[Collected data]
- - - - -

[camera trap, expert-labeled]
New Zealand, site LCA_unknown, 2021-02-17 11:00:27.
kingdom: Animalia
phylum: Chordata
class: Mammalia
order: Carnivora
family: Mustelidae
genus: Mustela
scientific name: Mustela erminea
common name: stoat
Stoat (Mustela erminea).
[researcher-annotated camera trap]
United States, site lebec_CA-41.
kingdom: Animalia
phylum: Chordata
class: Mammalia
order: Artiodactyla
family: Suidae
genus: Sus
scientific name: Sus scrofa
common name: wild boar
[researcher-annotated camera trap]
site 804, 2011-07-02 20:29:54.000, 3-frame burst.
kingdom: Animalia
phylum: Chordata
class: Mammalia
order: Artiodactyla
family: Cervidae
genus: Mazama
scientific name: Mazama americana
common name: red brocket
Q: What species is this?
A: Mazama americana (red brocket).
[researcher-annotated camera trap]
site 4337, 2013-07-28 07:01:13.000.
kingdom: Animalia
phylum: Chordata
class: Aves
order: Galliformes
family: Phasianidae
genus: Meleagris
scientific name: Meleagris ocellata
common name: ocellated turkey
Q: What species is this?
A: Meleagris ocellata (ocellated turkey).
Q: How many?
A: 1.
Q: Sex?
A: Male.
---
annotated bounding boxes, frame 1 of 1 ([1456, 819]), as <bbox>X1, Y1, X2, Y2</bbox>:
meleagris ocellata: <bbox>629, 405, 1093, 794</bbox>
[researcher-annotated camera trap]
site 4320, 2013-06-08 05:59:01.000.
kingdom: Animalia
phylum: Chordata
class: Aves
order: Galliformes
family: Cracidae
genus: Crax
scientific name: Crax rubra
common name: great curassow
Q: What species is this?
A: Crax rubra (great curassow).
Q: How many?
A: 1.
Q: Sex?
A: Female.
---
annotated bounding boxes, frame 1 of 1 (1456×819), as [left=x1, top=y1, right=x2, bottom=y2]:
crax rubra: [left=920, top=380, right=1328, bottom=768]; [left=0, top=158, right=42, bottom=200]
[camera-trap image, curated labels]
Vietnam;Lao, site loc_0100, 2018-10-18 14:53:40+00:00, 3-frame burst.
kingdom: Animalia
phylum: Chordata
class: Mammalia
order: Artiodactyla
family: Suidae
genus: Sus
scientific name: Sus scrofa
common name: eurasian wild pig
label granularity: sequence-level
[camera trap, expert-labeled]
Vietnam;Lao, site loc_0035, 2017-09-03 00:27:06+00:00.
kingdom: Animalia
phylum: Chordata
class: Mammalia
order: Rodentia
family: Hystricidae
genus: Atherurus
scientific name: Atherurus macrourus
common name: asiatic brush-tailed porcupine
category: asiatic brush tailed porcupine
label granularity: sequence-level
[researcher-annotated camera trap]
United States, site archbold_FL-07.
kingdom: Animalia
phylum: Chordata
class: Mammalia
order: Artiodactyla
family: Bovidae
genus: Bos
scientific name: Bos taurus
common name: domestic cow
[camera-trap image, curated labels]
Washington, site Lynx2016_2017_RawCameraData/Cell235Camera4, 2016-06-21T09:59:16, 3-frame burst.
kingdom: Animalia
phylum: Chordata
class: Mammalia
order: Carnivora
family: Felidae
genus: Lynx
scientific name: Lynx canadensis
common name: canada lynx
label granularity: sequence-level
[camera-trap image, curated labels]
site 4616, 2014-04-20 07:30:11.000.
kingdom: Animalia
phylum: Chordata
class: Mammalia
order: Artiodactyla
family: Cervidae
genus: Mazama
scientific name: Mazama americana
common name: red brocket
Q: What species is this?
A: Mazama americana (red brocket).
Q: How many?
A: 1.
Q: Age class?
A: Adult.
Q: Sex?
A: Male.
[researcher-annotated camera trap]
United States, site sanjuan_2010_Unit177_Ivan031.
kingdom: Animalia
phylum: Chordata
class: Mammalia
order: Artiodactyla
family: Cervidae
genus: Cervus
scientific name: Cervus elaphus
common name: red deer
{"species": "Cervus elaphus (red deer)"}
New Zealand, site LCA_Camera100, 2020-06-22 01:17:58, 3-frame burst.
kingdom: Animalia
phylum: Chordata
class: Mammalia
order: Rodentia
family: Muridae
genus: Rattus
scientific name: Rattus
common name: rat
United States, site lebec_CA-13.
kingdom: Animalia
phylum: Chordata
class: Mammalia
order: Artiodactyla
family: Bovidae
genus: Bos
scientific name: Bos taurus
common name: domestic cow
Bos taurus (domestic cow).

- - - - -

Could you copy every line in the records that holds "States"?

**COMPLETED TASK:**
United States, site lebec_CA-41.
United States, site archbold_FL-07.
United States, site sanjuan_2010_Unit177_Ivan031.
United States, site lebec_CA-13.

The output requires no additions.